[SHORT EXERCISE]:
Starting at the words "if that Tax" and stopping after "(Tax gross-up) applied.", rewrite the tax indemnity clause with every "increased payment" changed to "additional payment".

[QUOTED PASSAGE]:
— begin —

16.3                   Tax indemnity

 

(a)                          The Parent shall (within three Business Days of demand by the Agent) pay to a Protected Party an amount equal to the loss, liability or cost which that Protected Party determines will be or has been (directly or indirectly) suffered for or on account of Tax by that Protected Party in respect of a Finance Document.

 

(b)                         Paragraph (a) above shall not apply:

 

(i)                                    with respect to any Tax assessed on a Finance Party:

 

(A)                          under the law of the jurisdiction in which that Finance Party is incorporated or, if different, the jurisdiction (or jurisdictions) in which that Finance Party is treated as resident for tax purposes;

 

(B)                            under the law of the jurisdiction in which that Finance Party’s Facility Office is located in respect of amounts received or receivable in that jurisdiction; or

 

(C)                            under the laws of Germany pursuant to section 49 paragraph 1 no. 5 lit. c) aa) German Income Tax Code (Einkommensteuergesetz) due to the fact that a Facility is secured (directly or indirectly) by real estate located in Germany (inländische Grundstücke) or domestic rights treated as real property under German Civil Law (inländische Rechte die den Vorschriften des Bürgerlichen Rechts über Grundstücke unterliegen),

 

if that Tax is imposed on or calculated by reference to the net income received or receivable (but not any sum deemed to be received or receivable) by that Finance Party; or

 

(ii)                                 to the extent a loss, liability or cost:

 

(A)                          is compensated for by an increased payment under Clause 16.2 (Tax gross-up); or

 

(B)                            would have been compensated for by an increased payment under Clause 16.2 (Tax gross-up) but was not so compensated solely because one of the exclusions in paragraph (d) of Clause 16.2 (Tax gross-up) applied.

— end —

[RECORD EXCERPTS]:
— begin —

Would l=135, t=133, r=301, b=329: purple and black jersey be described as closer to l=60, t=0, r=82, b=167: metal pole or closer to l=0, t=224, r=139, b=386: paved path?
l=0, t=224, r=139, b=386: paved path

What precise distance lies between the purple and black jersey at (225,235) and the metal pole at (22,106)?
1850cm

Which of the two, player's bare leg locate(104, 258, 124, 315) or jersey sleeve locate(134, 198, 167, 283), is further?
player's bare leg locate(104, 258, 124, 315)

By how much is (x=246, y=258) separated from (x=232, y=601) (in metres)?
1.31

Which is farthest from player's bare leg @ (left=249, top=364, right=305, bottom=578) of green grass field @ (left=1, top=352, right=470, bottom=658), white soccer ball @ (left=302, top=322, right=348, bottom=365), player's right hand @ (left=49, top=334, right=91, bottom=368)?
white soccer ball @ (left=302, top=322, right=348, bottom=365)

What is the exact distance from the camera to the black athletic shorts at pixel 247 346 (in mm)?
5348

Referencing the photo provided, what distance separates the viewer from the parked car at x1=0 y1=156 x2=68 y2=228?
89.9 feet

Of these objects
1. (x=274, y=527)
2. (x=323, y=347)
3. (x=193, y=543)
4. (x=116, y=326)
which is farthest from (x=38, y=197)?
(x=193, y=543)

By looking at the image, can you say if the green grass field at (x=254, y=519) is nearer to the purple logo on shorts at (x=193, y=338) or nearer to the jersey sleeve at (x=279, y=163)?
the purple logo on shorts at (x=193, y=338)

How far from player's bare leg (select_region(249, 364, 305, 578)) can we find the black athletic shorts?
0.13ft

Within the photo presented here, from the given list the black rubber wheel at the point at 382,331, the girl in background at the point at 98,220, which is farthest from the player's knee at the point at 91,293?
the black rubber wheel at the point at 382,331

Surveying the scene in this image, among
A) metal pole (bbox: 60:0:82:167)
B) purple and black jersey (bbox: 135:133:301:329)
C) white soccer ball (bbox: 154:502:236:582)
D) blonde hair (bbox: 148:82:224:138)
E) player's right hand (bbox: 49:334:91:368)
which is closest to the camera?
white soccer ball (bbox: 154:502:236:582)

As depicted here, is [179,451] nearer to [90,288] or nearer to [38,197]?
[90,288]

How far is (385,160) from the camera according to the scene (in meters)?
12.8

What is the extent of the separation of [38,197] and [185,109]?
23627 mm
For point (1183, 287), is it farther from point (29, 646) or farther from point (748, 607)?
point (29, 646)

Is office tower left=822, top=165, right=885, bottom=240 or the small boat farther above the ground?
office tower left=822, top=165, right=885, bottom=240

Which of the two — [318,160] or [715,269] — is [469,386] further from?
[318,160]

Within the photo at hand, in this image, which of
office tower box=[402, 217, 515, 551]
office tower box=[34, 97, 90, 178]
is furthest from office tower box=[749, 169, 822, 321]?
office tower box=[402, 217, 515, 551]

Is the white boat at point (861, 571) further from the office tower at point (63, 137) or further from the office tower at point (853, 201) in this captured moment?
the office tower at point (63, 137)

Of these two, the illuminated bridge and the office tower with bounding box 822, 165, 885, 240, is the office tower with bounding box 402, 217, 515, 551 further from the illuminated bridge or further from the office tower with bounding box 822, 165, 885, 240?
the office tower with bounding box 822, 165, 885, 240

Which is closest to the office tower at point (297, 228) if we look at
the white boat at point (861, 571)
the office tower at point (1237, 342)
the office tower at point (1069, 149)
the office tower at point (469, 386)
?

— end —

[EXERCISE SOLUTION]:
if that Tax is imposed on or calculated by reference to the net income received or receivable (but not any sum deemed to be received or receivable) by that Finance Party; or

 

(ii)                                 to the extent a loss, liability or cost:

 

(A)                          is compensated for by an additional payment under Clause 16.2 (Tax gross-up); or

 

(B)                            would have been compensated for by an additional payment under Clause 16.2 (Tax gross-up) but was not so compensated solely because one of the exclusions in paragraph (d) of Clause 16.2 (Tax gross-up) applied.